Textauszug:

------

"Meine Vision ist eine Regionalisierung"

Trier · Das Kleine um des Großen willen stärken - Der Trierer Soziologe Bernd Hamm über die Region, ihre Wirtschaftskraft und kommunale Strukturen

Der Trierer Soziologe Bernd Hamm übt im Interview scharfe Kritik an der Politik: Ob Bildung, Wirtschaft, Steuern oder Kommunalreform - er sieht die Schwerpunkte in vielen Bereichen falsch gesetzt und fordert klare Perspektiven und Visionen. Nach 35 Jahren als Professor in Trier verlassen Sie jetzt die Stadt. Was hat sich aus der Sicht eines Soziologen an der Universität verändert?Hamm: Als ich nach Trier kam, war die Universität sehr klein, noch auf dem Schneidershof. Es gab immer wieder Gerüchte, sie würde geschlossen. Davor habe ich zwar heute keine Angst, doch das, was die Bundesregierung gemacht hat, ist verheerend: Die Eliteförderung zielt darauf ab, das System umzukrempeln. Da sollen wieder Herren und Knechte gezüchtet werden nach dem Vorbild der USA oder Frankreichs. Das ist im Kern undemokratisch und bildungspolitisch falsch.
Wohin wird diese Entwicklung führen?Hamm: Die Folge wird sein, dass immer mehr Geld an die Elitehochschulen fließt, die anderen werden zu kleinen Provinzklitschen heruntergespart. Wer wissen will, wie das ausgeht, der soll sich einmal amerikanische Provinzhochschulen anschauen. Das alles hat mich auch dazu bewogen, die Uni 2008 vorzeitig zu verlassen. So wird die Universität zerstört. Selbstkritisch muss man sagen: Wir haben uns auch zu wenig gewehrt, haben das Gefühl gehabt, mit einem deutschen Beamten macht man so etwas nicht.
Was hätte man stattdessen tun sollen?Hamm: Ich habe mich gefragt: Was kann man machen, um die Uni zu stabilisieren, und wie kann man die Uni mit der Region enger verheiraten? Wir hatten beispielsweise einen Sonderforschungsbereich zum Thema Umwelt und Region. Dessen Einstellung nach drei Jahren war eine Katastrophe. Die Uni sollte, über die Ausbildung hinaus, Verantwortung in und für die Region übernehmen, globales Wissen für die lokale Entwicklung fruchtbar machen: ein Motor für nachhaltige Regionalentwicklung sein.

------

Arbeitsanweisungen:
a: Gib den Abschnitt des Interviews von "Der Trierer Soziologe Bernd Hamm übt" bis "und bildungspolitisch falsch." wortgetreu wieder.
b: Wo befand sich die Universität laut dem Interview, als Hamm nach Trier kam?

Datenteil:
------

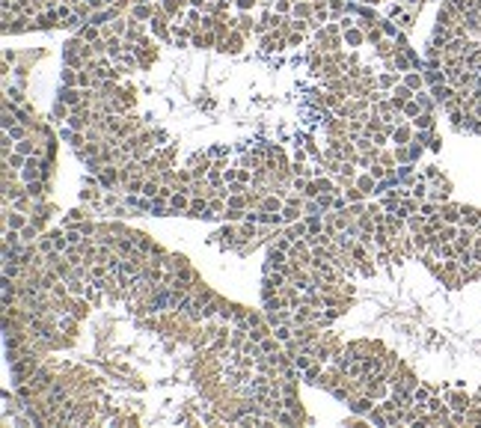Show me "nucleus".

------

Antworten je Aufgabe:
a:
Der Trierer Soziologe Bernd Hamm übt im Interview scharfe Kritik an der Politik: Ob Bildung, Wirtschaft, Steuern oder Kommunalreform - er sieht die Schwerpunkte in vielen Bereichen falsch gesetzt und fordert klare Perspektiven und Visionen. Nach 35 Jahren als Professor in Trier verlassen Sie jetzt die Stadt. Was hat sich aus der Sicht eines Soziologen an der Universität verändert?Hamm: Als ich nach Trier kam, war die Universität sehr klein, noch auf dem Schneidershof. Es gab immer wieder Gerüchte, sie würde geschlossen. Davor habe ich zwar heute keine Angst, doch das, was die Bundesregierung gemacht hat, ist verheerend: Die Eliteförderung zielt darauf ab, das System umzukrempeln. Da sollen wieder Herren und Knechte gezüchtet werden nach dem Vorbild der USA oder Frankreichs. Das ist im Kern undemokratisch und bildungspolitisch falsch.

b: Auf dem Schneidershof.